En los tiempos de mi matrimonio atormentado y apasionado con la Santa Madre Iglesia me movía del centro de la vida eclesial a sus periferias, en la salud y la enfermedad, en la riqueza y la pobreza, entre la fidelidad y el adulterio, entre la rebeldía y el recogimiento, entre acaloradas protestas y ¡una obediencia difícil!

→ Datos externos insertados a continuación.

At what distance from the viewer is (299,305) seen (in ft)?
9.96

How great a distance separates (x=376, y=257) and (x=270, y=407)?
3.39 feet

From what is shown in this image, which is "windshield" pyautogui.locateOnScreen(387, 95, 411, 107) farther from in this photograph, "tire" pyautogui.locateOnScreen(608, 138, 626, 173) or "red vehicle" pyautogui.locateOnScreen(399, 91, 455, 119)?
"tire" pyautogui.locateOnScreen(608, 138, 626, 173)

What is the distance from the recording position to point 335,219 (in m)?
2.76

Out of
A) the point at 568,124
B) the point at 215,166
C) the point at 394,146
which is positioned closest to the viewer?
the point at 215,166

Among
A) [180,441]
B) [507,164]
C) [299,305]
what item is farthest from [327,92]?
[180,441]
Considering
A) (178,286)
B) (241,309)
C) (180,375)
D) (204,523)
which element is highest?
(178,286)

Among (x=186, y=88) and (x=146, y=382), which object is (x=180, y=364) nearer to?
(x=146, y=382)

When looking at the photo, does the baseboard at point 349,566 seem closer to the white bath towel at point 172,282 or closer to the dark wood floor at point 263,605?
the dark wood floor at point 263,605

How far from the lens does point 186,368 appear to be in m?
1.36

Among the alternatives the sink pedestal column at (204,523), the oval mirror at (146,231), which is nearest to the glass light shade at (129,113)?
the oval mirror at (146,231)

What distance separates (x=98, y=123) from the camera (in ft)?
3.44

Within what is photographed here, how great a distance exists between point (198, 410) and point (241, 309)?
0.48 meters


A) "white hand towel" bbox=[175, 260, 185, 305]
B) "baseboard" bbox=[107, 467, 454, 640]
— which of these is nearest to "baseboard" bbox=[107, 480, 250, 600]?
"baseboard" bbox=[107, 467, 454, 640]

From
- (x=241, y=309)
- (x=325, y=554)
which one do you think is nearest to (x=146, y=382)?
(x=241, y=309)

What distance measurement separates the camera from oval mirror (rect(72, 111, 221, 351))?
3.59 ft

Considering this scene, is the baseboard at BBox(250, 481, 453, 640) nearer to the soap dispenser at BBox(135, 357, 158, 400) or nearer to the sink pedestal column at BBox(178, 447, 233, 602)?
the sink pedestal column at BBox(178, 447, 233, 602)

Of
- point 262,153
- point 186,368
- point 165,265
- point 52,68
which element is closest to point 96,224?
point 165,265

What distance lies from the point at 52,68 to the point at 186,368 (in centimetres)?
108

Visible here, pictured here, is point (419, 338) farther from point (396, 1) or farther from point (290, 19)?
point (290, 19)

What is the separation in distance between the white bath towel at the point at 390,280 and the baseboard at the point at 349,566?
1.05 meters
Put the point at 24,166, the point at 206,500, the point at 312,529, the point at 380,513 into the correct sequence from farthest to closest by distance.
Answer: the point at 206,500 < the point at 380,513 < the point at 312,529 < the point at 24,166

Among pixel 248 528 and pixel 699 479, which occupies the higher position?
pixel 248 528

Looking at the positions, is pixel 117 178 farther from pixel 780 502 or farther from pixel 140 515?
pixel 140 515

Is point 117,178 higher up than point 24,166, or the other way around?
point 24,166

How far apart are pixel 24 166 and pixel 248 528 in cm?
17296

He vivido veranos de participación activa en organizaciones y grupos católicos o de inspiración cristiana, donde asumí roles de responsabilidad, a pesar de la pertenencia crítica, pasando también por el servicio en las parroquias y comunidades locales. Han sido veranos calurosos, ricos y fructíferos de encuentros y de preciosas amistades que resisten el paso de los años.
He vivido otoños intensos por mis elecciones políticas incómodas, por las posiciones públicas tomadas, por las opciones existenciales compartidas o solitarias como “cristiana laica adulta”, que me han empujado a los márgenes de la vida eclesial porque no estaba alineada con la mayoría, no era democristiana, no quería ser cómplice del colateralismo de las jerarquías católicas con un sistema político corrupto.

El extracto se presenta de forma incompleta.